A list of namespaces to restore. Only resources belonging to the specified namespaces are recovered from the backup.

virtana-io

spec.backupName

The name of the Backup resource to restore from.

virtana-io-backup-16sep-01

spec.restorePVs

When true, Velero restores PersistentVolume (PV) objects from the backup, re-creating the underlying storage resources.

true

spec.restoreVolumes

When true, Velero restores the actual volume data back into the restored PVCs.

true

spec.restoreVolumes

Maximum time allowed for long-running restore item operations to complete.

12h



Run the following command to apply restore.yaml and monitor progress and confirm completion using the Velero CLI.

kubectl apply -f restore.yaml
velero restore get -n openshift-adp

Validation

In this step, confirm that your Velero/OADP backup and restore actually succeeded at both the Velero control-plane level and at the application level. Validate the resources and application behavior in the restored namespace.

Check backups

Use the following command to confirm the backup object exists, see its status, and inspect what Velero captured.

velero backup get -n openshift-adp
velero backup describe virtana-io-backup-16sep-01 -n openshift-adp

If the backup is not Completed:

  • Re-check your MinIO connectivity (S3 URL, bucket, credentials) and that the BackupStorageLocation/DPA is valid.

  • Review Velero/OADP logs.

Check restores

Use the following command to confirm the restore object exists, see its status, and inspect the restored items.

velero restore get -n openshift-adp
velero restore describe virtana-io-restore-16sep-01 -n openshift-adp

In the describe output, verify:

  • The restore is using the intended backupName.

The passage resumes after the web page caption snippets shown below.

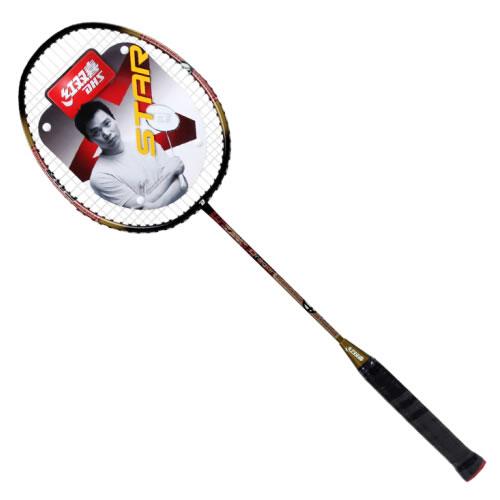 红双喜STAR405羽毛球拍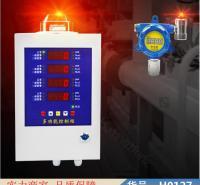 慧采可燃气体报警控制器 八通道气体控制器 火灾报警控制器货号H0127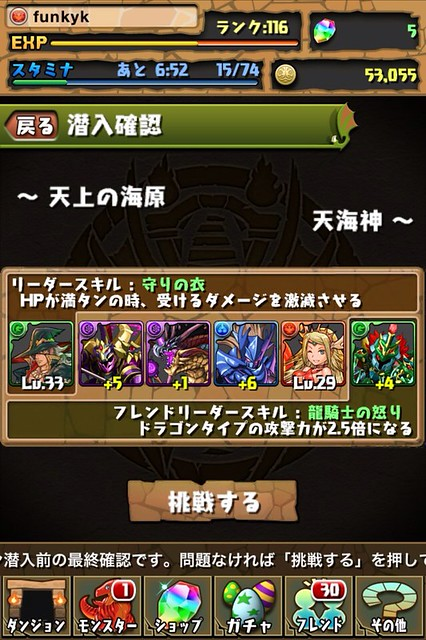 20121027114443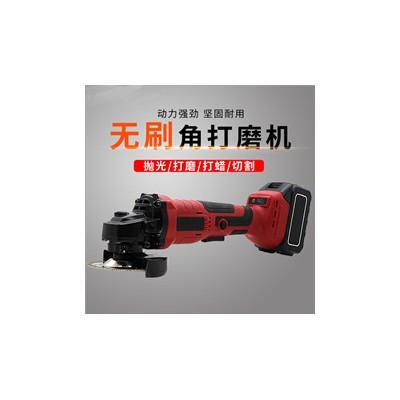 防烧机且寿命长的无刷锂电角磨机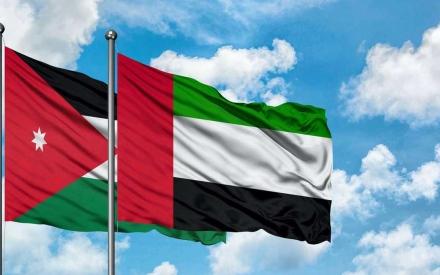 """الصورة: الصورة: الإمارات تشارك المملكة الأردنية احتفالها بـ """"مئوية التأسيس"""""""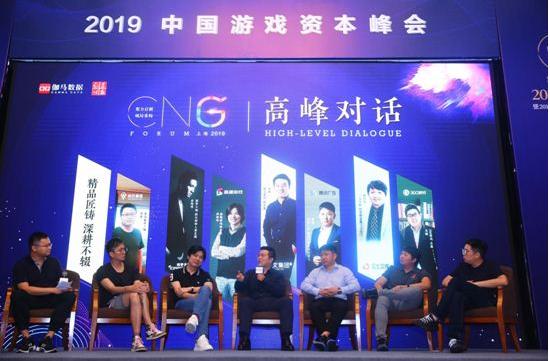 """360游戏总裁吴健:5G和云游戏难谈""""颠覆"""",应关注玩法和内容升级"""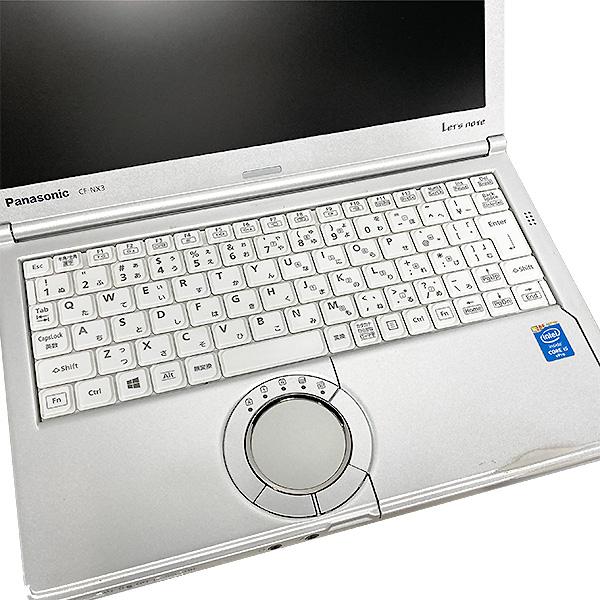 ★コスパ抜群!大容量HDD&高解像度液晶搭載したビジネスの定番レッツノートがお買い得価格!★ ノートパソコン 中古 Office付き 訳あり 500GB 高解像度 軽量 コンパクト Windows10 Panasonic Let'snote CF-NX3 4GBメモリ 12.1型 中古パソコン 中古ノートパソコン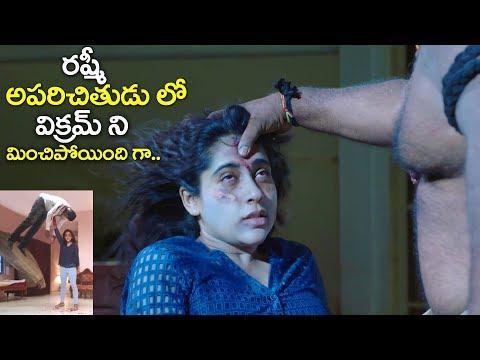 Rashmi Anthaku Minchi Movie Climax Scene | Rashmi Superb Performance |  2018 Movies | Volga Videos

  • Any reported warnings/errors.

  • Restore duration and item counts.

Verify in the namespace

It verifies that Velero has completed, the restored application is healthy, and the data is correct.

Minimum checks to perform in the target namespace:

  • Workloads are present and running.

  • PVCs and PVs are restored with correct data and bound.

  • Ensure Services exist and endpoints are populated.

  • Validate that PV-backed application data is present.

UI Validation

User-facing sanity check to confirm the Virtana Platform is functioning correctly after a backup or restore. After Velero reports the restore as Completed, log in to the application UI and navigate through key pages to verify that core features load, expected data is present, and common actions behave normally.